On l’a vu pendant les préparatifs de la visite de Macron à Alger, en août 2022. On le voit aujourd’hui avec sa stratégie de récupération. Entre autres, en jouant sur les sentiments patriotiques des Algériens de la diaspora, qu’on essaye d’instrumentaliser et de structurer dans des organes fabriqués. Tel le nouveau CMDA – Conseil mondial de la diaspora algérienne – présidé par un ancien député européen connu pour sa proximité avec la macronie, qui s’appelle Karim Zéribi et qui, selon Wikipédia, fut condamné en 2021 par la justice à 3 ans de prison avec sursis, une privation de ses droits civils pendant 5 ans et une interdiction de gérer sur la même période. En dehors de cet aspect moral accablant, il est signifiant de mentionner qu’il est aussi chroniqueur de CNews, la chaîne de télévision connue pour sa ligne éditoriale proche de l’extrême-droite et appartenant à l’oligarque Vincent Bolloré.

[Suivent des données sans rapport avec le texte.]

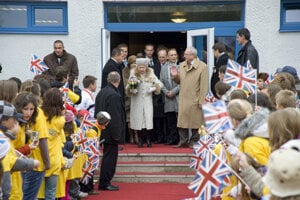 Queen Elizabeth II, President Ivan Gašparovič and some participants from the British Council project Dreams and Teams, October 2008.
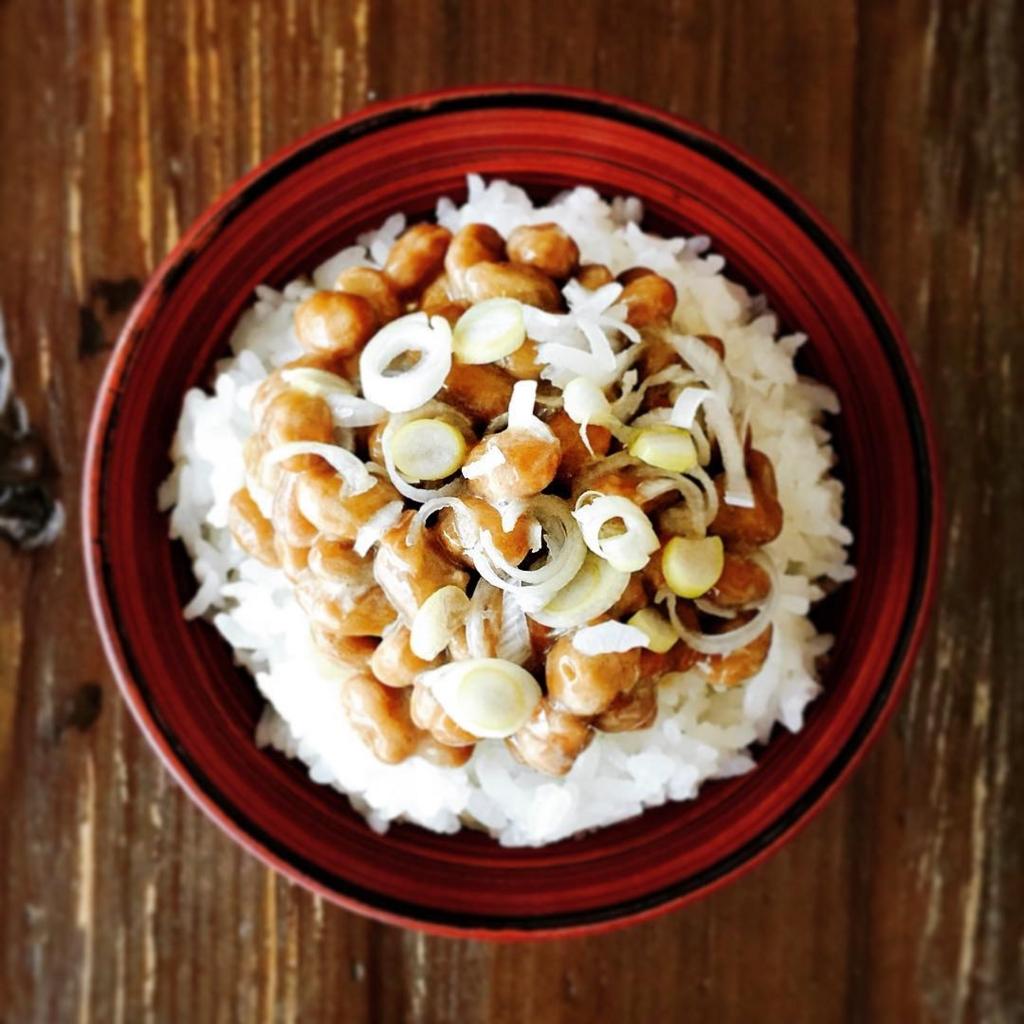 納豆はスーパーやコンビニで買える低糖質食品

Ignorer l’anti-algérianisme profond, ancré au sein du cercle décideur de l’establishment et de l’Etat profond français, ainsi que leur soif chronique de revanche et leur désir ardent de resoumettre notre pays, c’est commettre une grave erreur envers la mémoire des millions de martyrs et envers la nation algérienne. Les actions cosmétiques alibi, comme la reconnaissance de la responsabilité de l’Etat français pendant les massacres commis contre des Algériens à Paris en 1961 par la police de Papon, votée tout récemment par le Parlement français, ne sont que de la poudre aux yeux qu’il faut protéger, sinon on perdra et la vue et la raison.
H.-N. B.
P.-S. : L’objectif de l’auteur n’est ni de gêner le Président ni de s’opposer à sa candidature. Il souhaite, en revanche, d’une part, que notre pays renoue avec l’approche de Boumediene qui voulait bâtir des institutions fiables et pérennes qui survivent aux hommes et, d’autre part, attirer l’attention sur les dangers qui guettent la nation algérienne, entre autres, en raison de la politique extérieure ambivalente vis-à-vis de l’ex-occupant, depuis plus de quarante ans.